There isn’t any moral equivalency at work here. Badawi was not killed. Indeed, a bootleg video circulating online that apparently depicts his public flogging outside a mosque in Jeddah after Friday prayers suggests that it was a humiliating, unpleasant and painful experience, but not the brutal and bloody affair one might have feared.
Instead, what is troubling is a logical continuum. Badawi was judged guilty of blasphemy and of “insulting Islam.” For that he was punished by the state. A part of his punishment was corporal, in which the supposed sins and crimes of his mind were expiated by the mortification of his flesh. There is a world of difference between Badawi’s fate and that of the Charlie Hebdo victims. But there is also a chain of reason in which the basic ideas behind the Saudi judicial flogging can be twisted to rationalize the Charlie Hebdo attack.
A dreadful incident — that same week, as it happens — illustrates how this pseudo-logical sequence can unfold. Pakistan is one of the countries most bedeviled by the abuse of blasphemy charges against defenseless people (usually religious minorities of one sort or another), deployed by cynical political forces to serve their own narrow and parochial interests. In 2011, Aabid Mehmood was accused of claiming to be a prophet and was indicted on charges of blasphemy. On January 6, he was abducted from his home and his bullet-ridden corpse was discovered the next day in a deserted area. In a similar incident on January 8, a policeman shot and wounded Muhammad Asghar, who is on death row in Pakistan for blasphemy. The same accusation — that he claimed to be a prophet — was leveled against Asghar, who has reportedly been diagnosed with paranoid schizophrenia.
When states make blasphemy a crime punishable by not just imprisonment but also flogging and even, theoretically, execution, the moral case against murdering accused blasphemers is reduced merely to arguments against vigilantism.
Moral clarity on free speech and punishment fades into an even greater haze when the attitudes of many Western states are brought into the mix. Some European countries still have anti-blasphemy laws on the books, and many, including France, have criminalized Holocaust denial. When the pro-Nazi historian David Irving was sentenced to three years in prison in Austria for Holocaust denial, there was very little outcry in the rest of Europe or the West. France has just exacerbated reasonable claims by Muslims and other minorities of a double-standard by arresting 54 people, significantly including the noted comedian Dieudonné, for “supporting terrorism” through their own comments. So it’s true that some obnoxious speech and satire is protected, while others — especially anti-Semitic outbursts — are frequently prosecuted in France.

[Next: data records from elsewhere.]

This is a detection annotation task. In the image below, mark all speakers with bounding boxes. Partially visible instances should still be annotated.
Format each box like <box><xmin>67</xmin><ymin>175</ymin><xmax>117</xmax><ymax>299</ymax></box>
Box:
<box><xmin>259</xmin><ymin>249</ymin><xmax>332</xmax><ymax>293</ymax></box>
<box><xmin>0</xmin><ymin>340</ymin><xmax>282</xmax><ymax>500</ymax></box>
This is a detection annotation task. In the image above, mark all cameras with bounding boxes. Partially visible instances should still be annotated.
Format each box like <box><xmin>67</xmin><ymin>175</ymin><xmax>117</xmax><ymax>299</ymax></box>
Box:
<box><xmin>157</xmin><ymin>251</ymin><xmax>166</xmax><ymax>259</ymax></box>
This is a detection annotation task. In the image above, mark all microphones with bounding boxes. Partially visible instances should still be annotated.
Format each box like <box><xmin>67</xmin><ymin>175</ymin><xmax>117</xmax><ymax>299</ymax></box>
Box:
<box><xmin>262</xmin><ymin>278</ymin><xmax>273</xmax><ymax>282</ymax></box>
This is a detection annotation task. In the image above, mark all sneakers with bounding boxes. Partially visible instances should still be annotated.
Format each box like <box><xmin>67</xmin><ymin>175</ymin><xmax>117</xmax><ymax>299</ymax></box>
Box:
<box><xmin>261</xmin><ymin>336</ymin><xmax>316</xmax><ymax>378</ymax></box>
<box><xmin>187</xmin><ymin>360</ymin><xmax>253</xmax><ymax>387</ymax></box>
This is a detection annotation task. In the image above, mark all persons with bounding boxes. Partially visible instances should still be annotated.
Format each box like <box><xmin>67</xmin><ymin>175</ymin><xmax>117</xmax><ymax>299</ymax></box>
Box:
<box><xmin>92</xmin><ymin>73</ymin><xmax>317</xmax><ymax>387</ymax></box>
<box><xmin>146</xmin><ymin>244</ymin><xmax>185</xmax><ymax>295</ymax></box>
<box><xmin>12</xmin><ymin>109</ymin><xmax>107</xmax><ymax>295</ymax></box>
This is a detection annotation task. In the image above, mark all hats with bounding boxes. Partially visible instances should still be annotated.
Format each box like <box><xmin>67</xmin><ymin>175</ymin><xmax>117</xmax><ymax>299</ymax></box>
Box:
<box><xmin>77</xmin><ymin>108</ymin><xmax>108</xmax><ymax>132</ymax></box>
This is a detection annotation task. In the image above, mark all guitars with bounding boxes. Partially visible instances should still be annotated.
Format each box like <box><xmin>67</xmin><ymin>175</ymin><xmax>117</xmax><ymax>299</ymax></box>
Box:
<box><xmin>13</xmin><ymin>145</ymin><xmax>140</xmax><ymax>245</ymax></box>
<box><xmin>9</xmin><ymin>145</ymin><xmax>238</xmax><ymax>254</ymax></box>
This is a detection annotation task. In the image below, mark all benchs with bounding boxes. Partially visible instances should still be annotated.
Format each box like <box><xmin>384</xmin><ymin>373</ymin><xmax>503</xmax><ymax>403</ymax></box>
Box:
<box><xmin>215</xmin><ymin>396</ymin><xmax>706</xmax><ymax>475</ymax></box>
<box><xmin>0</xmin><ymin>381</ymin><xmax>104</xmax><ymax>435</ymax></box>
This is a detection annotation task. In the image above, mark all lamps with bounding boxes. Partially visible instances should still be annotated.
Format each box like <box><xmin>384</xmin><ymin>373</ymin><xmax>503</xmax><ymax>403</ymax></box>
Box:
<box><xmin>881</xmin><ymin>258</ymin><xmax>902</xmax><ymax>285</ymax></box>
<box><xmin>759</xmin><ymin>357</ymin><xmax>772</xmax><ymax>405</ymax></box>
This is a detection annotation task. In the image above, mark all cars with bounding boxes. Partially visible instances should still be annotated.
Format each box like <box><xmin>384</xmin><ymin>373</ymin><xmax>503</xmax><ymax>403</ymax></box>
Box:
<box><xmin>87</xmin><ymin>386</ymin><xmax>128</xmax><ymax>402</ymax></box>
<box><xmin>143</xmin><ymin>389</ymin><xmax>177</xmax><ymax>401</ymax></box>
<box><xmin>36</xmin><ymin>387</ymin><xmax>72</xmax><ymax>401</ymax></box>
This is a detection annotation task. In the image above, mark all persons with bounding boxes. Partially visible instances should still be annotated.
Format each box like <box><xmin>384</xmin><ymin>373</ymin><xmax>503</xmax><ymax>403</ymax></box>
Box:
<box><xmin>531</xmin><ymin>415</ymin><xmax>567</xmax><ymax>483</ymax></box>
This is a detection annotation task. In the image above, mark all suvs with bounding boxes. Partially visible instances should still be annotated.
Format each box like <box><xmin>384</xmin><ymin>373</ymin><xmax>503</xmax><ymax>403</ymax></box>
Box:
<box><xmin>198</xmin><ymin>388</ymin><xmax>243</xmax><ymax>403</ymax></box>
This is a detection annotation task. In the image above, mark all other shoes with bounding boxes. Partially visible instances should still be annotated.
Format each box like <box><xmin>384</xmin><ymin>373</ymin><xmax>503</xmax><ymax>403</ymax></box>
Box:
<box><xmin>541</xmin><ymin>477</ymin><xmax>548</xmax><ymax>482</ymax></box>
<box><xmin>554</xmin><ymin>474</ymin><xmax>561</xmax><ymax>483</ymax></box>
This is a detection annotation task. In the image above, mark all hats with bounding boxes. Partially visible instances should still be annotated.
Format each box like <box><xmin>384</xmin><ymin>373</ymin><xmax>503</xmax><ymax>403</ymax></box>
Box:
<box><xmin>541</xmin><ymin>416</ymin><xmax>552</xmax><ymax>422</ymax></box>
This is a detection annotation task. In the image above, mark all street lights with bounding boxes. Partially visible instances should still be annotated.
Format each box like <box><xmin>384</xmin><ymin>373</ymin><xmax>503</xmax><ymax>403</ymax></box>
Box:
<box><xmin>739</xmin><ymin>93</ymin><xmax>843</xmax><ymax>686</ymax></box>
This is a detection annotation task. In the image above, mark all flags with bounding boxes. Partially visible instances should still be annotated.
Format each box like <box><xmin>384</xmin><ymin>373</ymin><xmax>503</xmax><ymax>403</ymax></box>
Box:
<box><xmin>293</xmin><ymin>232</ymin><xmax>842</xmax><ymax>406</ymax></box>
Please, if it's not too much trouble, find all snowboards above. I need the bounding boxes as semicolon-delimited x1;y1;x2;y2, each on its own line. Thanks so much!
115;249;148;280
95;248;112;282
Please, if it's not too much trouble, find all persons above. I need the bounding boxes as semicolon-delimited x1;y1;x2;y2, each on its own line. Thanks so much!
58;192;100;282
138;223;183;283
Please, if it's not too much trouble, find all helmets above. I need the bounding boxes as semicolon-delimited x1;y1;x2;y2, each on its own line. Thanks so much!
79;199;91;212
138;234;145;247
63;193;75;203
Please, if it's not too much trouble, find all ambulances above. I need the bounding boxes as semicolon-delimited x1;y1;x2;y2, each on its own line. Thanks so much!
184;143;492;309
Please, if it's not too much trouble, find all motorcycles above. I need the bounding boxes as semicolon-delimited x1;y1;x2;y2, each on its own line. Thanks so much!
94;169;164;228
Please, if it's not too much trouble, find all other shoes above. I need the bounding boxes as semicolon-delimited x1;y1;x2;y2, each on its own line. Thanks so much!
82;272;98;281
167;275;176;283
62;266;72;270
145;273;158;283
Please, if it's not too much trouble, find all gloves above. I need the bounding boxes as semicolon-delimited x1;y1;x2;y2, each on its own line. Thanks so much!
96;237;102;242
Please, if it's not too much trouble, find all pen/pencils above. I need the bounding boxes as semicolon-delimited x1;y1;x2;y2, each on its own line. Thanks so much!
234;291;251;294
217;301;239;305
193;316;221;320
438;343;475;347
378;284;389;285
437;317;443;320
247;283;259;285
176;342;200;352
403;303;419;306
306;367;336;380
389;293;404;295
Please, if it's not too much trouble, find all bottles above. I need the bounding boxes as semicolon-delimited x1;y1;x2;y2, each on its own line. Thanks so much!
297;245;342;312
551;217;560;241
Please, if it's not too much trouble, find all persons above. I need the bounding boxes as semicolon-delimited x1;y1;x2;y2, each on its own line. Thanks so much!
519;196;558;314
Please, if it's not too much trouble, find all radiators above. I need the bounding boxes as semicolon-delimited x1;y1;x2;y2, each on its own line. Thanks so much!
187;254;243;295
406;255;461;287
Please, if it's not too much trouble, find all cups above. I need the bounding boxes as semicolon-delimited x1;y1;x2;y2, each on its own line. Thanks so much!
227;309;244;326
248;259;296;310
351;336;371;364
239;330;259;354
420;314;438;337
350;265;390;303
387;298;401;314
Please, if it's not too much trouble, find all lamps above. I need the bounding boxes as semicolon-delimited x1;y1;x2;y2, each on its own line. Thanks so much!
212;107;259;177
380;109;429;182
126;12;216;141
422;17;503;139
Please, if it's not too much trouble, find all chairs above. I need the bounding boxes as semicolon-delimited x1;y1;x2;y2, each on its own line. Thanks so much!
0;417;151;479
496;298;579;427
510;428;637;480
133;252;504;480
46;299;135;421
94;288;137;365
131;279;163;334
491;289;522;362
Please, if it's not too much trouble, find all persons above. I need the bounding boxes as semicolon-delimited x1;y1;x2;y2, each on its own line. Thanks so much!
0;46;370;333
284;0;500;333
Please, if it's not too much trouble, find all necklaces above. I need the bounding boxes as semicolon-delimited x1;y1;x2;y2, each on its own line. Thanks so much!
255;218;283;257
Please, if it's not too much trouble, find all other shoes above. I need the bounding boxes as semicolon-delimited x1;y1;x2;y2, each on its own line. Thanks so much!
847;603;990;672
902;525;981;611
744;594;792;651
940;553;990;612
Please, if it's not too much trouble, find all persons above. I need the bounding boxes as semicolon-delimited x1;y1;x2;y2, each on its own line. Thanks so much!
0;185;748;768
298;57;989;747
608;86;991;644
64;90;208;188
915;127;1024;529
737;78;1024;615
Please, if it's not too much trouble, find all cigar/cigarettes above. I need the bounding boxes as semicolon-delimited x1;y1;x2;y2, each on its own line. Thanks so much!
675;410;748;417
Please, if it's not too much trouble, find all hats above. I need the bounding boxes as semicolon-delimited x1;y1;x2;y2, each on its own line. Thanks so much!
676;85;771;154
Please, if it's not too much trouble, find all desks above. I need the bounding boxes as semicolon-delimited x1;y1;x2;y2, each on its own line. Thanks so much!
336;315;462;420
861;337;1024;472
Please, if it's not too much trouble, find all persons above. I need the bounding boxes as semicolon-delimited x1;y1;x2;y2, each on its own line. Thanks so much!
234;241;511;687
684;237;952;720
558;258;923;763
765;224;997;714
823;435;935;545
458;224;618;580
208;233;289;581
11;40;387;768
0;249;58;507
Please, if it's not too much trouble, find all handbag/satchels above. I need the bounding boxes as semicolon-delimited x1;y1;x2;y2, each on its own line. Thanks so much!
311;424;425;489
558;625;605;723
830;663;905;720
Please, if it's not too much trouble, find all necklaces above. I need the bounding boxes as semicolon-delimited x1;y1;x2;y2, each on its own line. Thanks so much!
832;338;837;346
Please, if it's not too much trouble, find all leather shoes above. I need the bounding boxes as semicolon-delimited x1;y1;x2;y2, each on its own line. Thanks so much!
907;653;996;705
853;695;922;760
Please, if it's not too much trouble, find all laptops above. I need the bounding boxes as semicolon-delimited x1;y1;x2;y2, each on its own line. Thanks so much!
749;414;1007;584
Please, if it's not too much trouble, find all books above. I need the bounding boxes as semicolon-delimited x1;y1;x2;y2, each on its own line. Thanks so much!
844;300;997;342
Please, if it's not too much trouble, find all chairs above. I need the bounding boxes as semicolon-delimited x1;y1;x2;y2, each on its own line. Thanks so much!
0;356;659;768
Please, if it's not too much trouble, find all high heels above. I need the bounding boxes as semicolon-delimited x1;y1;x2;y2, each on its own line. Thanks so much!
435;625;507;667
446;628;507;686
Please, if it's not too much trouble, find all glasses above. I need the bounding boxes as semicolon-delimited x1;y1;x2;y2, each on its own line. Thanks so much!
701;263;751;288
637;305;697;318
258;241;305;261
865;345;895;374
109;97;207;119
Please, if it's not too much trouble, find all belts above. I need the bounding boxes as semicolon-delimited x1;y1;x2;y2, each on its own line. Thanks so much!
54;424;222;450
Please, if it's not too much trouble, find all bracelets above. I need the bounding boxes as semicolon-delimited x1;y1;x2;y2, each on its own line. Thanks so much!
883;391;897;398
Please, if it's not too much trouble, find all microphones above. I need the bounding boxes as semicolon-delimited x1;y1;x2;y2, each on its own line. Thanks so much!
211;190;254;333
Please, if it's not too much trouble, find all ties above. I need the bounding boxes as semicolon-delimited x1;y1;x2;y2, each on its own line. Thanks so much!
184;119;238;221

People yearn for moral clarity because our response to atrocities must be principled and consistent. But even in much of the West, in fact, there is no moral clarity — only a thick fog of partiality and selective outrage — regarding free speech and punishment. For there, too, the idea that certain forms of expression cross the line not only of decency and respectability but also of permissibility and criminal legality is already hard-wired into the law and the conduct of the state.
Of course none of that even begins to justify the massacre at the offices of Charlie Hebdo. And the proper response to that atrocity for states and their leaders can’t be limited to histrionic expressions of outrage. Many Muslim-majority states and Western societies need to take a good look at their own laws and conduct. They must communicate at least enough moral clarity on freedom of speech to deny any basis for rationalizing or justifying violence or any other form of coercion in the name of punishing blasphemy.
Hussein Ibish is a senior fellow at the American Task Force on Palestine. He blogs at Ibishblog.com.